Far from the lightness of the eponymous song by Jacques Higelin, Fallen from the sky is a tough book. Alice Develey, hospitalized as a teenager to treat, among other things, her anorexia, wrote this first novel in the light of her experience. Sixteen years later, the pain and anger are still raw. The author transmits them with force in this raw, alarming text, sometimes difficult to receive, but even more difficult to let go.

“I’m going to die in a psychiatric unit cell, and we need to understand why.” In this last-minute diary, the narrator tells it all. She returns to the first signs of anorexia, first the phobia of sugar, then the escalation of deprivation leading to meals consisting of an apple, direct tickets to hospitalization. Throughout the chapters, she also reveals what anorexia really is, how patients think, perceive themselves. A necessary pedagogy around a disease that is falsely well known and which reveals the total inadequacy of medical treatments.

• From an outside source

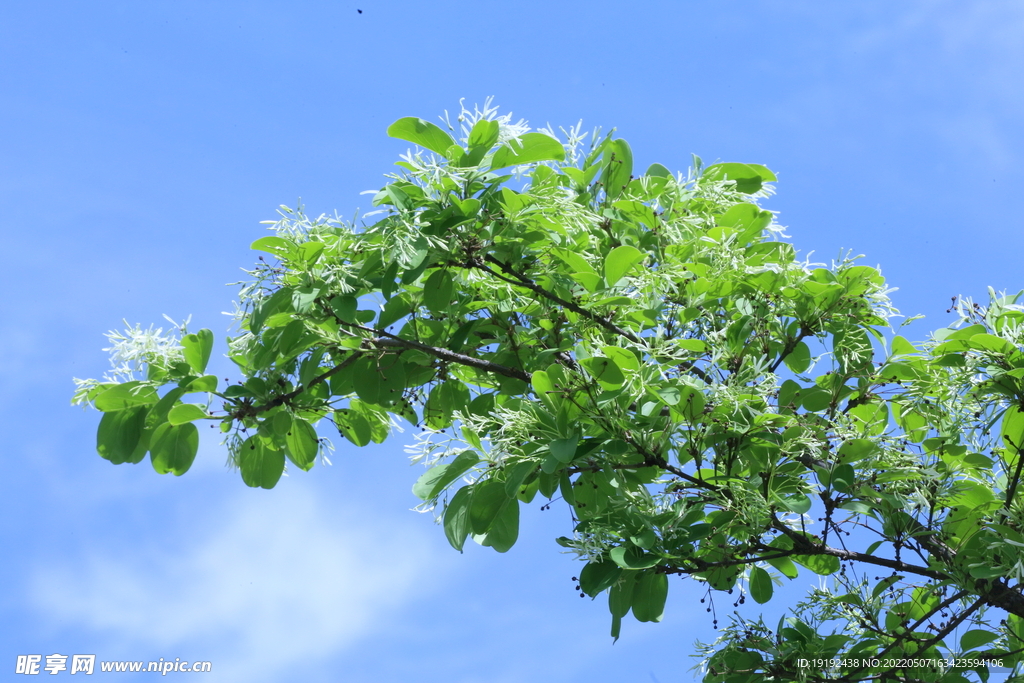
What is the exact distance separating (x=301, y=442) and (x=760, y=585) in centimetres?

Contract to deprive of all personal belongings in the event of not gaining weight, meals provided by tubes, permanent blackmail, medications by the dozen… Fallen from the sky is a cry from the heart. Alice Develey writes about the practices she has undergone and which, as in many other cases, lead to nothing. Without blaming the medical staff, because this first novel also reflects the lack of means in hospitals, the author opens wide the windows of a closed world.

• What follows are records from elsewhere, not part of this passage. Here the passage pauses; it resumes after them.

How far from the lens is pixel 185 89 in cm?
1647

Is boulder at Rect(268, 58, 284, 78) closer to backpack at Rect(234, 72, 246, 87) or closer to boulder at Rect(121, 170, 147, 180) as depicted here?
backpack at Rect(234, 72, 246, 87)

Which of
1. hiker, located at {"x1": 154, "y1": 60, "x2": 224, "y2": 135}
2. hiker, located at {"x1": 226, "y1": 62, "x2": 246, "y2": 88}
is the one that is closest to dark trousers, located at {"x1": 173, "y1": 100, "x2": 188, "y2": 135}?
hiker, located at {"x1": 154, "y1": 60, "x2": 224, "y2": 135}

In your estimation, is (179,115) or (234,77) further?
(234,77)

“Who would imagine that a little girl is sleeping here, behind this barricade of keys?” she writes again. No one, perhaps, but this first novel shows it well. After the opening of the windows, that of the debate and the financing?

Cover of "Fallen from the sky"Alice Develey's first novel. (THE ICONOCLAST)

“Fallen from the Sky” by Alice Develey (L’Iconoclaste, 400 pages, 20.90 euros)

Extract : “I’m just a 14-year-old kid in oversized pajamas. When I stand up, you’d swear I could stand on my knees. My back has taken on the shape that old people take in their wheelchairs. I collapse on myself. My bangs, now too long, cut my face in two. I can’t see anything anymore, but there’s nothing to see anyway. Since I’ve been here, I’ve lived in a land without sun. A world of extinct volcanoes, gray ash and craters as deep as my memory lapses. Sometimes, a hint of memories as thick as a fabric of stars comes back to me and I laugh. Often too, barely rekindled, the sparks evaporate and I forget. I disappear under the sheets hoping that the night will bring its answers. But the darkness remains deaf to my calls. I scream in a desert.” (“Fallen from the sky”, pages 9-10).